** EXERCISE PASSAGE **
Diverse parameters were tested in Cox regression analyses for impact on TTT and OS: mutational status of SF3B1, NOTCH1, FBXW7, MYD88, XPO1, TP53, IGHV, cytogenetic subgroups31 (Supplementary Table S4), gender, age, WBC count, Hb level, platelet count, percentage of cells with a CLL phenotype, CD38 expression ⩾30% and ZAP70 expression ⩾20%. For these analyses, TP53mut (65/912 for TTT, 71/926 for OS) and del(17p) (39/920 for TTT, 44/934 for OS) were combined as TP53 disruption group (72/920 for TTT, 78/934 for OS). Furthermore, cases with mutated IGHV3-21 gene (37 follow-up data for TTT and OS each) were assigned together with IGHVunmut,32, 33 resulting in an IGHV unfavorable vs favorable (IGHVfav) group. An adverse impact on TTT was detected for SF3B1mut, NOTCH1mut, TP53 disruption, del(11q), trisomy 12, higher age, higher WBC count, higher percentage of cells with a CLL phenotype, CD38 expression ⩾30% and ZAP70 expression ⩾20%. Whereas, a favorable impact was shown for IGHVfav, del(13q) sole, higher Hb level and higher platelet count (Table 2, Supplementary Table S5). Univariate analysis for OS showed significant adverse impact of SF3B1mut, NOTCH1mut, TP53 disruption, del(11q), male gender, higher age, higher WBC count, higher percentage of cells with a CLL phenotype and CD38 expression ⩾30%. A positive impact was shown for IGHVfav, NK, del(13q) sole, higher Hb level and higher platelet count (Table 2, Supplementary Table S5). To avoid overfitting of the multivariate model WBC count, Hb level, platelet count and percentage of cells with a CLL phenotype were not included. The multivariate analysis for TTT (available cases: 720, events: 273) presented SF3B1mut (P=0.023), IGHVfav (P<0.001) and del(11q) (P=0.033) as independent prognostic parameters. For OS (available cases: 719, events: 117) SF3B1mut (P=0.005), IGHVfav (P<0.001), TP53 disruption (P=0.001), male gender (0.003) and higher age (P<0.001) showed independent relevance (Table 2).

** WORK INSTRUCTION A **
Using the Cox regression passage, decide whether each statement agrees with it, answering yes or no and quoting the words that settle it: (i) del(11q) was an independent prognostic parameter for TTT in the multivariate analysis; (ii) Hb level was included in the multivariate model; (iii) cases with mutated IGHV3-21 were grouped with IGHVunmut.
** WORK INSTRUCTION B **
Extend the Cox regression passage, picking up after its final sentence.

** Stored data entries **
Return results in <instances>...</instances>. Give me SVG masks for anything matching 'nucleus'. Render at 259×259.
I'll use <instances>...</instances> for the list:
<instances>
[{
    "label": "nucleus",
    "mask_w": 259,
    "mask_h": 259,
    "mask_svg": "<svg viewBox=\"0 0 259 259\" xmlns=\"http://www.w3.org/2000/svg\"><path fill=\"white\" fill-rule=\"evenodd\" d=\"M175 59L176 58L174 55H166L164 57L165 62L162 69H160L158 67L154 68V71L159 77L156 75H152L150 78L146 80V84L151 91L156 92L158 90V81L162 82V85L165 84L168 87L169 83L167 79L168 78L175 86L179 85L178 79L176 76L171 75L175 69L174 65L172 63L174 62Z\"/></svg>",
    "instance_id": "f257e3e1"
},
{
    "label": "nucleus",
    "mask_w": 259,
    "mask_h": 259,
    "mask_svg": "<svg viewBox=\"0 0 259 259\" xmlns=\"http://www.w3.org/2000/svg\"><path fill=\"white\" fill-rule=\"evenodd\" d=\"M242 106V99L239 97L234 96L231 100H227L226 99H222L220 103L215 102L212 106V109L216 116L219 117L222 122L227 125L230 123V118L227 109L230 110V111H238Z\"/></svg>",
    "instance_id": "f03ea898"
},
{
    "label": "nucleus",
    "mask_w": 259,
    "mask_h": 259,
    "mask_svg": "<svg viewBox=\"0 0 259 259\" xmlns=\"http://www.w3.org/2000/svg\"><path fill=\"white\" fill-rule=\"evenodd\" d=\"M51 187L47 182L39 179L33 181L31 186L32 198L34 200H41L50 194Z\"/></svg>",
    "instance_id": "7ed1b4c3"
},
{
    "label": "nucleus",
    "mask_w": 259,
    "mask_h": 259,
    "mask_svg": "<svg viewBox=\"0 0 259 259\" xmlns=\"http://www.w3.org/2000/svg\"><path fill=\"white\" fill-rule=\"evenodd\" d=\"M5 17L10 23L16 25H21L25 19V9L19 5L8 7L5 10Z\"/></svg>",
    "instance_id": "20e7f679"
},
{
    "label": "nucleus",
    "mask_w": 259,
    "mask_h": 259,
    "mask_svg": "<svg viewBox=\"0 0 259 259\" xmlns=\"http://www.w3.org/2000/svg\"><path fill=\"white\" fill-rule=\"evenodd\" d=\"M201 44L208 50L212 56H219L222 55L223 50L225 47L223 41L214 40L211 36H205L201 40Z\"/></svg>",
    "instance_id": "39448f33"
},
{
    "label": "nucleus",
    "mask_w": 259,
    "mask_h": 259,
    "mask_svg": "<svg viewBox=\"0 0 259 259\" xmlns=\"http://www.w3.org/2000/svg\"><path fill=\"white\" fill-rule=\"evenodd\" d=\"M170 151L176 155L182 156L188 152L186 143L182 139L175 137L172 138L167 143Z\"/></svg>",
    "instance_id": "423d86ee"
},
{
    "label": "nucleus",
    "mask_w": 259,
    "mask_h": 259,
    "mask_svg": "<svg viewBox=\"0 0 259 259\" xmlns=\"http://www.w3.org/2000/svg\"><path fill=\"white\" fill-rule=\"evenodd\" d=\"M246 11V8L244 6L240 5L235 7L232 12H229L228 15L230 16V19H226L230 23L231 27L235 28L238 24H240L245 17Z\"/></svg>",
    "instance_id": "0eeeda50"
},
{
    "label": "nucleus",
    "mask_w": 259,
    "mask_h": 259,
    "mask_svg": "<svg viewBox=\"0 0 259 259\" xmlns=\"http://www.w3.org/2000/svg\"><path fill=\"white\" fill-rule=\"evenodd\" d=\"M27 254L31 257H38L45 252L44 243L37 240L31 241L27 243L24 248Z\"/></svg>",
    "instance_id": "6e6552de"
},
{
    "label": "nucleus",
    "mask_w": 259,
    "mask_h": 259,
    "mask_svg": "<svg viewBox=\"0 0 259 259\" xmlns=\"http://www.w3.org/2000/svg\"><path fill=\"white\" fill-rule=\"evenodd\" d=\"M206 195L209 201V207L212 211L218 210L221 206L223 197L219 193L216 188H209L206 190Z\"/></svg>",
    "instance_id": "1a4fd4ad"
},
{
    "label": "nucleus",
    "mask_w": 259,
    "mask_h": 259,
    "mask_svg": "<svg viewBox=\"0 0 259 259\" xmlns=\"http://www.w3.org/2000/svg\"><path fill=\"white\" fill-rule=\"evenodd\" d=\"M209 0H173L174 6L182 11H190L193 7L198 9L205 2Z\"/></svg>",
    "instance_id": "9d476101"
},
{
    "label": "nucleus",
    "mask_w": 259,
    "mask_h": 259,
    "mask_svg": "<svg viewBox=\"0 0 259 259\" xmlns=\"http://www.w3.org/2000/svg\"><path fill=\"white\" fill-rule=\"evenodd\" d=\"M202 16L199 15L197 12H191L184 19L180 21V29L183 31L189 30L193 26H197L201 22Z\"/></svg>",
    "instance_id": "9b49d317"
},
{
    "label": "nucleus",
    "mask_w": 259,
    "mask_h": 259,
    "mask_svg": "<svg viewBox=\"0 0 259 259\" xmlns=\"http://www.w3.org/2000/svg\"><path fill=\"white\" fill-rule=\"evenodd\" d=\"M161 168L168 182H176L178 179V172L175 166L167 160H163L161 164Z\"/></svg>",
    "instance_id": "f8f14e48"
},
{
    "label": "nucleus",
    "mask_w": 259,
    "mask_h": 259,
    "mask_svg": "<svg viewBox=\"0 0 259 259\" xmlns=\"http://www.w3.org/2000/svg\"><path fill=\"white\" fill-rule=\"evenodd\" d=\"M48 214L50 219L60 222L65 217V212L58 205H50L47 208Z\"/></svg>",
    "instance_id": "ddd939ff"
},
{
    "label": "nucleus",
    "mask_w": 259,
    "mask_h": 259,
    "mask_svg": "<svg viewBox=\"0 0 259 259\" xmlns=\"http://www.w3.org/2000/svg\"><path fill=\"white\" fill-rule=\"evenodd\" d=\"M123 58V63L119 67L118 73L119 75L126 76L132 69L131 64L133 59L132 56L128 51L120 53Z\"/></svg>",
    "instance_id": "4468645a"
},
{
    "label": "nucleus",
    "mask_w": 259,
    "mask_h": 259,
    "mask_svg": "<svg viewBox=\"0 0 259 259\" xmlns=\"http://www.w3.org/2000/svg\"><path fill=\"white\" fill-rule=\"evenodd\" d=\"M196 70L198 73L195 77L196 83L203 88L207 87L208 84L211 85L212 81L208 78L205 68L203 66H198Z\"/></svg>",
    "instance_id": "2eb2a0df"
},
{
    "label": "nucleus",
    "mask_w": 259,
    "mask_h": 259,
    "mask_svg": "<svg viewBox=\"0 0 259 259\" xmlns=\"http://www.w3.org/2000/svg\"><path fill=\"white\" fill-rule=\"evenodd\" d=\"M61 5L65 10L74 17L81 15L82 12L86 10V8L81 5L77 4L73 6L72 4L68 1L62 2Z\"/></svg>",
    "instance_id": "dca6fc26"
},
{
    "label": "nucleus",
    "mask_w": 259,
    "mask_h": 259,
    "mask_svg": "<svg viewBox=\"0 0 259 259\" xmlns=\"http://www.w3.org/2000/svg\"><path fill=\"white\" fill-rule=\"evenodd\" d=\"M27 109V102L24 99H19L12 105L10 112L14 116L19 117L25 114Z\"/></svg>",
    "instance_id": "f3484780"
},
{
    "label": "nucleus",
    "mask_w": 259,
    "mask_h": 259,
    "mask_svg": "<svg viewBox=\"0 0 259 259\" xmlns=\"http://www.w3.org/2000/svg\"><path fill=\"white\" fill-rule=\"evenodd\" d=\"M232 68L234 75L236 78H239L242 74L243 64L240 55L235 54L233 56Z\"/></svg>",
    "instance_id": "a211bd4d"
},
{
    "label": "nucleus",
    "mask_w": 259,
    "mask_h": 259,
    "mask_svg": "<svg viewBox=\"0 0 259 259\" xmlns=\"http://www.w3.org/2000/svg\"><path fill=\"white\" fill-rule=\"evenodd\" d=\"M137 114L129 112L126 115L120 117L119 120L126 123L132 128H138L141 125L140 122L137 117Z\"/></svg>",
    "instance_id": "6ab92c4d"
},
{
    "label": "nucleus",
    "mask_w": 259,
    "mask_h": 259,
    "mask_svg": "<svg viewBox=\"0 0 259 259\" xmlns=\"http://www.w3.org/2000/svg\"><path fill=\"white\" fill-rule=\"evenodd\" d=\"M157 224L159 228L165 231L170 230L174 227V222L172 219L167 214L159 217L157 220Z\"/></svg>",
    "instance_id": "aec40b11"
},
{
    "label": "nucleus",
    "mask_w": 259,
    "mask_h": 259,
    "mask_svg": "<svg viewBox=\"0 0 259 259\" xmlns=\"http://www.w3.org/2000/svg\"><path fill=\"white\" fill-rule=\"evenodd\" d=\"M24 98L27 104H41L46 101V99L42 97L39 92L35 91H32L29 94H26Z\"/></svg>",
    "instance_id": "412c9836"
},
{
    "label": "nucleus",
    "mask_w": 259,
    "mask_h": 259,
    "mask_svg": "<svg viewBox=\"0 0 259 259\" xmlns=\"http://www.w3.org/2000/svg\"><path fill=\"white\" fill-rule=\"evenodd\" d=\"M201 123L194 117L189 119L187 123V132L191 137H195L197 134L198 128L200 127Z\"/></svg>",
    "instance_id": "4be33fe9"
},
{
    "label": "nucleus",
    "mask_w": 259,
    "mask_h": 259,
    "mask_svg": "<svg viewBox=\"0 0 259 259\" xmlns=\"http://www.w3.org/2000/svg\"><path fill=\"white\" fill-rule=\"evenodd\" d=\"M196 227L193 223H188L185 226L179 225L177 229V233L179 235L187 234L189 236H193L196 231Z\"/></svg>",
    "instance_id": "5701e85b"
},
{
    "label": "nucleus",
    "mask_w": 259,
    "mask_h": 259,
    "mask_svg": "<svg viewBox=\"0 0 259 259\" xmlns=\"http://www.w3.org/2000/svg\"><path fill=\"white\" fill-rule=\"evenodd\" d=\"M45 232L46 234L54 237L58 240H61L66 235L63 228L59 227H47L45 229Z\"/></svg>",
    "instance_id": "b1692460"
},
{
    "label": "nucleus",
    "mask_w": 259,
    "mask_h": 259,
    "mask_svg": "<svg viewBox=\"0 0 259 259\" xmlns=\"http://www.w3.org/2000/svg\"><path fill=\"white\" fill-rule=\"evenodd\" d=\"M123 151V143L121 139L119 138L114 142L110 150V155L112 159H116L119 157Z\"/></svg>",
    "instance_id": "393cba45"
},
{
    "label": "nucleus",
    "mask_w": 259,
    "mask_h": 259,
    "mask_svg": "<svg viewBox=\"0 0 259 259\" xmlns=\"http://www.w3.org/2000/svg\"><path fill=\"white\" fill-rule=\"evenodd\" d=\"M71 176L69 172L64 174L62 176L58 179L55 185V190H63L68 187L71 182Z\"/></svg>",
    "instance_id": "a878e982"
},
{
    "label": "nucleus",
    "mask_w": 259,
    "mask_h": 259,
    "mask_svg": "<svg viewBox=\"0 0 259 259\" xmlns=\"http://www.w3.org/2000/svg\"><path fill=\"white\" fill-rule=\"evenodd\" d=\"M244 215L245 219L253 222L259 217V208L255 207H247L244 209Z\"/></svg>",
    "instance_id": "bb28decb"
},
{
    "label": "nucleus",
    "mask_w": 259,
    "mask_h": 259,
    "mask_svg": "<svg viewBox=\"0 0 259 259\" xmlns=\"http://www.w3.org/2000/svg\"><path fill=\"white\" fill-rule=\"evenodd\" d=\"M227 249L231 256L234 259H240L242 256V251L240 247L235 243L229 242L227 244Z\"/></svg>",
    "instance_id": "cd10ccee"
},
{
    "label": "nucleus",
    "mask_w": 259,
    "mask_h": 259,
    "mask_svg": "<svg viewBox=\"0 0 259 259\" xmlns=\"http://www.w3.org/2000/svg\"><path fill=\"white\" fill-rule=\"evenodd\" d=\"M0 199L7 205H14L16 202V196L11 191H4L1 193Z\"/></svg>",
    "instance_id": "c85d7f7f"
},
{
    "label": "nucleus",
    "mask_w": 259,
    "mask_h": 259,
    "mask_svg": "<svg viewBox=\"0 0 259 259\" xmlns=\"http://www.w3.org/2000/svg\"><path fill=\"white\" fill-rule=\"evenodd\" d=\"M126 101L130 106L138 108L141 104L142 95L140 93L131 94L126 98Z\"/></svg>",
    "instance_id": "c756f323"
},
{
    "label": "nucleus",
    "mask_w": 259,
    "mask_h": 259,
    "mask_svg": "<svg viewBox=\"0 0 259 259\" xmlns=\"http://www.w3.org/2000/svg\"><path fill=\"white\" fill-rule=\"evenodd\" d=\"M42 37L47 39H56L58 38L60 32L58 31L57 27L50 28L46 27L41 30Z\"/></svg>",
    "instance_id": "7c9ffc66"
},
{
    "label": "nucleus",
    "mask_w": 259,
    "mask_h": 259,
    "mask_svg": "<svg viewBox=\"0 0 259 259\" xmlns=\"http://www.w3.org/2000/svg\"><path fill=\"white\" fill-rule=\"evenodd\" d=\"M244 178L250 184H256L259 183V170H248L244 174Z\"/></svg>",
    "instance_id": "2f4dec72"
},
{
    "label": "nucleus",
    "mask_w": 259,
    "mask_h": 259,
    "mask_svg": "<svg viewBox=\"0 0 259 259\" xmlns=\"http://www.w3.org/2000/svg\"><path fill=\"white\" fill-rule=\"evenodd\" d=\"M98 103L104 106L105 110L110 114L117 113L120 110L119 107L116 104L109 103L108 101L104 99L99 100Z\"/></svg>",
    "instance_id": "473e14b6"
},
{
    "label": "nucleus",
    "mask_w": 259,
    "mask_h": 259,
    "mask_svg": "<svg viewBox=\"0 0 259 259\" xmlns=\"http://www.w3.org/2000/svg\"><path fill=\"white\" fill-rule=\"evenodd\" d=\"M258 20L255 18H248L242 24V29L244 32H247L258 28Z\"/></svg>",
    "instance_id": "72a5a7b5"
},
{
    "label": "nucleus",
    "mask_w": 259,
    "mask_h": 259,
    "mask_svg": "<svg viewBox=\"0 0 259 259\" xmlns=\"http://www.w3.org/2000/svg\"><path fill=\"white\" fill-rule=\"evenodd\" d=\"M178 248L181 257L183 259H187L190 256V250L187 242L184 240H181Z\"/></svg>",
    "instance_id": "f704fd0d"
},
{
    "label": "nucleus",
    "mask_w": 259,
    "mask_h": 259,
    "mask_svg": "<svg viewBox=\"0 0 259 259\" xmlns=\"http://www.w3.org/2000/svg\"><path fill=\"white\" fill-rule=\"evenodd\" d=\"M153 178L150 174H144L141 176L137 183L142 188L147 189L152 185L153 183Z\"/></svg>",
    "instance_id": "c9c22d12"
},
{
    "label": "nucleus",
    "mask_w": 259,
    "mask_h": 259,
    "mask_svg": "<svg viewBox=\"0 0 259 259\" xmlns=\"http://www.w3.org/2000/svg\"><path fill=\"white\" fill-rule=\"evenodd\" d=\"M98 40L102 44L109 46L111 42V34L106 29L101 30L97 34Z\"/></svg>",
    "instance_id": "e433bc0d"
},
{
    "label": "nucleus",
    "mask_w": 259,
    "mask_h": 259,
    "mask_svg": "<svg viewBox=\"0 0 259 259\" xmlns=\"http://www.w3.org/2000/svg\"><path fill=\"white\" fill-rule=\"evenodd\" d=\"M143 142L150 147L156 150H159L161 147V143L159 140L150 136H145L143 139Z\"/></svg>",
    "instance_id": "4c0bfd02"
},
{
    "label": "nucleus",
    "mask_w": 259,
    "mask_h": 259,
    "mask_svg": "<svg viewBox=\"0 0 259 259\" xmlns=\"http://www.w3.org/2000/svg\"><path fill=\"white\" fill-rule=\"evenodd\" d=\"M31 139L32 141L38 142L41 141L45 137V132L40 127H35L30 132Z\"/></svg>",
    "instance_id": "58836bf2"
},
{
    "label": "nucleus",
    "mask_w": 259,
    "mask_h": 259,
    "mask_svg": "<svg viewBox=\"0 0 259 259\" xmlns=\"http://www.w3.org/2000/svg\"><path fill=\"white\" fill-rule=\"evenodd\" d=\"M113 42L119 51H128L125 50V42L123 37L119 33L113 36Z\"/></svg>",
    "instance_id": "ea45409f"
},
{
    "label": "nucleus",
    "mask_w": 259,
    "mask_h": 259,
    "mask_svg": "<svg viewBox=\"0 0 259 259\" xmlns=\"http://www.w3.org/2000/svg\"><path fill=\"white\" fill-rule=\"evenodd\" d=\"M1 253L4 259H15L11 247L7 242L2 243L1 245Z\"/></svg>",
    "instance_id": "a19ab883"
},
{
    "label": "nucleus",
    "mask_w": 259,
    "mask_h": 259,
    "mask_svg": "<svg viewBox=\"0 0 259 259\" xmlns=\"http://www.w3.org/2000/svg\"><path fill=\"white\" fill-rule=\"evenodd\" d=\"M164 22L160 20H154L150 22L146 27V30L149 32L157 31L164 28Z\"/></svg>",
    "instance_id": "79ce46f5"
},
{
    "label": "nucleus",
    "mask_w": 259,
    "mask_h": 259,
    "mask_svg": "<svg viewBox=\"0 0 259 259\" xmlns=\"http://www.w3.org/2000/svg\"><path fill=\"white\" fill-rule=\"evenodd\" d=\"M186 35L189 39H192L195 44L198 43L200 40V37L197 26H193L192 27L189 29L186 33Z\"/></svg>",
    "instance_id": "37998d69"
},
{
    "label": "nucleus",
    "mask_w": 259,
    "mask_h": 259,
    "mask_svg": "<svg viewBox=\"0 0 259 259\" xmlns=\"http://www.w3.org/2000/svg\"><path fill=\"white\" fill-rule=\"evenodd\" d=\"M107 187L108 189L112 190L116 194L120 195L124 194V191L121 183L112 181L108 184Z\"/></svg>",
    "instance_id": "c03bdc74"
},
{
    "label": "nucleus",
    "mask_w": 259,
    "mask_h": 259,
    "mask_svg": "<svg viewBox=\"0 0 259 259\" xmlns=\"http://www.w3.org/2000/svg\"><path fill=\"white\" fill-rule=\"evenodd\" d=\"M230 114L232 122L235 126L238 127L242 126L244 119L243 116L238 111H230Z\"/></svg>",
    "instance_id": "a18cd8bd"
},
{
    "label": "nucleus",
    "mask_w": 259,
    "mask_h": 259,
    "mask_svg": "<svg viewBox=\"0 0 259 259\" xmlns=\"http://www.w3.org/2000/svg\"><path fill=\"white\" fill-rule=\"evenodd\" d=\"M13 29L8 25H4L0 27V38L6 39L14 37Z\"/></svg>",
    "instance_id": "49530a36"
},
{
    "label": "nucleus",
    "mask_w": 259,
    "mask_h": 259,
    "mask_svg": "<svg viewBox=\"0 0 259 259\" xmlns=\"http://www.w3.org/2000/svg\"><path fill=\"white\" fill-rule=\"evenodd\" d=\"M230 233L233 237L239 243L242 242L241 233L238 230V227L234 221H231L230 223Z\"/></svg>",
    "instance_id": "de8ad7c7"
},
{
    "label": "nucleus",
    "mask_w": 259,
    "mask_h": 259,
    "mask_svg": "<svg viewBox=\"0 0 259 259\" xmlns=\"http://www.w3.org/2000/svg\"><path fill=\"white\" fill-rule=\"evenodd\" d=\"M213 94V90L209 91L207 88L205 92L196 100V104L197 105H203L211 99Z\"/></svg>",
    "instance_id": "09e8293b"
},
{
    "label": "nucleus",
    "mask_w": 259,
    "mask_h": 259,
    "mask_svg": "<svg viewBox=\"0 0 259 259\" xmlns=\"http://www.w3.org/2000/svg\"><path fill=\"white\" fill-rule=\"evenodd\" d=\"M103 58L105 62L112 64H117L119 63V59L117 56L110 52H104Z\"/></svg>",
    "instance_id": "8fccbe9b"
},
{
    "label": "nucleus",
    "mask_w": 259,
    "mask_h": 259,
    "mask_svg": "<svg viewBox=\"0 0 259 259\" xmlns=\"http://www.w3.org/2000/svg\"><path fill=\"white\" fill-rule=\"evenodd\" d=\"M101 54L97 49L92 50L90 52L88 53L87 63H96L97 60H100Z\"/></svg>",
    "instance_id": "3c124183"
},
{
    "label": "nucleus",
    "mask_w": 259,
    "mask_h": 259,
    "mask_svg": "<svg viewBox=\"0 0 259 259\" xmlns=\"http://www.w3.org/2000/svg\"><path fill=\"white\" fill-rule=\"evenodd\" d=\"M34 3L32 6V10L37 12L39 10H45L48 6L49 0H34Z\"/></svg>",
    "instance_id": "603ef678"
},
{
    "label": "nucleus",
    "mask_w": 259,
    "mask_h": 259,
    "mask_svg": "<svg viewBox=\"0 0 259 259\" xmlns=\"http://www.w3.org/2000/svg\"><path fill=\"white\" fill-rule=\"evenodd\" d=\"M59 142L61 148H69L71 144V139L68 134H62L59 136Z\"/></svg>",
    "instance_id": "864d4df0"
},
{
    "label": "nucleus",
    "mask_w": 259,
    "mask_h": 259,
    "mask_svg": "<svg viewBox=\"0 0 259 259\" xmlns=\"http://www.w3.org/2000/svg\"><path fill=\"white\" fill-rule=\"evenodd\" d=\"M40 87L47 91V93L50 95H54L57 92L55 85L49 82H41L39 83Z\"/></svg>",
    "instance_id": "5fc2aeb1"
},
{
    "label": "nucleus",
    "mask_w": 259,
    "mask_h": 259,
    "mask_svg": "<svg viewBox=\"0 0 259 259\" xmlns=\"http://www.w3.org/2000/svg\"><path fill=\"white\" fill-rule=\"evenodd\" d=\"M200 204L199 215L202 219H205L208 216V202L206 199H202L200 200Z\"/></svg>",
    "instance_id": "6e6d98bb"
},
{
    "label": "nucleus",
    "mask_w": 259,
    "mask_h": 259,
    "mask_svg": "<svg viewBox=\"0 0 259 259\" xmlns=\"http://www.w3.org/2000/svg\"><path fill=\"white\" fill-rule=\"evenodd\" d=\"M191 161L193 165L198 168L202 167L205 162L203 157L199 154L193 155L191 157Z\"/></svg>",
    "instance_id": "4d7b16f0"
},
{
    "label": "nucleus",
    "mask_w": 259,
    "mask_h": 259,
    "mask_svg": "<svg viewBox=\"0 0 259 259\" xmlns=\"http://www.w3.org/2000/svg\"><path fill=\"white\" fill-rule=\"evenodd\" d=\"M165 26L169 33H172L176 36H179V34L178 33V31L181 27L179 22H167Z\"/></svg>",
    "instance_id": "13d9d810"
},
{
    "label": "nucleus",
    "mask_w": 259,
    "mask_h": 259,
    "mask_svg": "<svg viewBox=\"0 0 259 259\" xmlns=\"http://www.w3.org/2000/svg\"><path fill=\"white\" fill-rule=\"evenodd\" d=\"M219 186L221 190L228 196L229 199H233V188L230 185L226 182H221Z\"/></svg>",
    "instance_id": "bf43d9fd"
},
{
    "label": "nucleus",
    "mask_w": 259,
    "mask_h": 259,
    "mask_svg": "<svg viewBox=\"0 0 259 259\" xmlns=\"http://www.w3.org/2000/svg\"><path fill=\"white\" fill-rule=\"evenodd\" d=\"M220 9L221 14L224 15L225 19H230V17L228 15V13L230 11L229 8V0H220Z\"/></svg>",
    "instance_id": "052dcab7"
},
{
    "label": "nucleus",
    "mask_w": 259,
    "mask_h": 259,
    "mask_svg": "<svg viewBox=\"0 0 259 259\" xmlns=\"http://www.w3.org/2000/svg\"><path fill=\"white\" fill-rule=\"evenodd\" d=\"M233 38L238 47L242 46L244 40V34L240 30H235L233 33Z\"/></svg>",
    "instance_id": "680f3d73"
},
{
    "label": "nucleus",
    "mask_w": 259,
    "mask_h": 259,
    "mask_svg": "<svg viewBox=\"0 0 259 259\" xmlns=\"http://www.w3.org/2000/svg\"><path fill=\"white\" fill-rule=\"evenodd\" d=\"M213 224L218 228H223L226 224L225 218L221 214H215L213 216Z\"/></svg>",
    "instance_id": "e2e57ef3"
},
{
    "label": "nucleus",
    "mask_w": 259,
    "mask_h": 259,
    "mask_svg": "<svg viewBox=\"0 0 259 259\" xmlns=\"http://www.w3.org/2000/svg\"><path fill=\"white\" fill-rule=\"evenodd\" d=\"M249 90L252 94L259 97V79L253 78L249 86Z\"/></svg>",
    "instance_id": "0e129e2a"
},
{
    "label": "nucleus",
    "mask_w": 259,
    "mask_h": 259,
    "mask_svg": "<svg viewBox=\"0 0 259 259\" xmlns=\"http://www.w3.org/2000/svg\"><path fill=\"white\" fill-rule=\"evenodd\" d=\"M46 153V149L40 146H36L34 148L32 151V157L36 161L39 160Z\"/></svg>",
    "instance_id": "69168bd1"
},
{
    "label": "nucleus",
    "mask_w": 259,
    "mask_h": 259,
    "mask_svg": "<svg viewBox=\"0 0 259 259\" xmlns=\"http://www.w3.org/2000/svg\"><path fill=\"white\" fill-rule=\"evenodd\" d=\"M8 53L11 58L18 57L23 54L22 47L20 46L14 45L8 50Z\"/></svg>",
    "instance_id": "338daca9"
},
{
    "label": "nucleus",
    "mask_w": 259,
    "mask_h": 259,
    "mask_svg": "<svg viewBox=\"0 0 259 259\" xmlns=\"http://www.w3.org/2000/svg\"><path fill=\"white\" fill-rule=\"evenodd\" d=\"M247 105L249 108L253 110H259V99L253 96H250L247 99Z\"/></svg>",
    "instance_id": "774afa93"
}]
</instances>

** TASK OUTPUT A **
(i) Yes: "The multivariate analysis for TTT (available cases: 720, events: 273) presented SF3B1mut (P=0.023), IGHVfav (P<0.001) and del(11q) (P=0.033) as independent prognostic parameters."
(ii) No: "To avoid overfitting of the multivariate model WBC count, Hb level, platelet count and percentage of cells with a CLL phenotype were not included."
(iii) Yes: "cases with mutated IGHV3-21 gene (37 follow-up data for TTT and OS each) were assigned together with IGHVunmut"

** TASK OUTPUT B **
Integration of mutational and cytogenetical data
Recently, a novel hierarchical classification was published by Rossi et al.12 integrating mutational and cytogenetic data: (1) high-risk patients with TP53 and/or BIRC3 (not analyzed in this study) abnormalities, (2) intermediate-risk harboring NOTCH1mut and/or SF3B1mut and/or del(11q), (3) low-risk including trisomy 12 or NK, (4) very low-risk presented by del(13q) sole patients. According to this model we classified 930 patients from our cohort (Supplementary Table S4). Part of the patients (n=230) could not be classified as data on mutational status of NOTCH1, TP53 and/or FISH analysis were missing. Overall, subgroups according to Rossi et al.12 showed refined prognostication compared with the cytogenetic classification according to Döhner et al.31 (Figure 5). However, in our cohort for TTT, the high- and intermediate-risk groups did not differ significantly. In contrast, for OS, the high- and intermediate-risk groups separated significantly, whereas the low- and very low-risk groups did not. In total 178/1100 (16.2%) patients grouped according to Döhner et al.31 were now reclassified into a higher risk-group according to Rossi et al.12
As the prognostic impact of many currently detected gene mutations is still under investigation the aim of this study was to analyze a large cohort of untreated CLL patients for mutations in SF3B1, NOTCH1, FBXW7, MYD88, XPO1 and TP53 in a comprehensive approach including immunophenotypic, molecular and cytogenetic data.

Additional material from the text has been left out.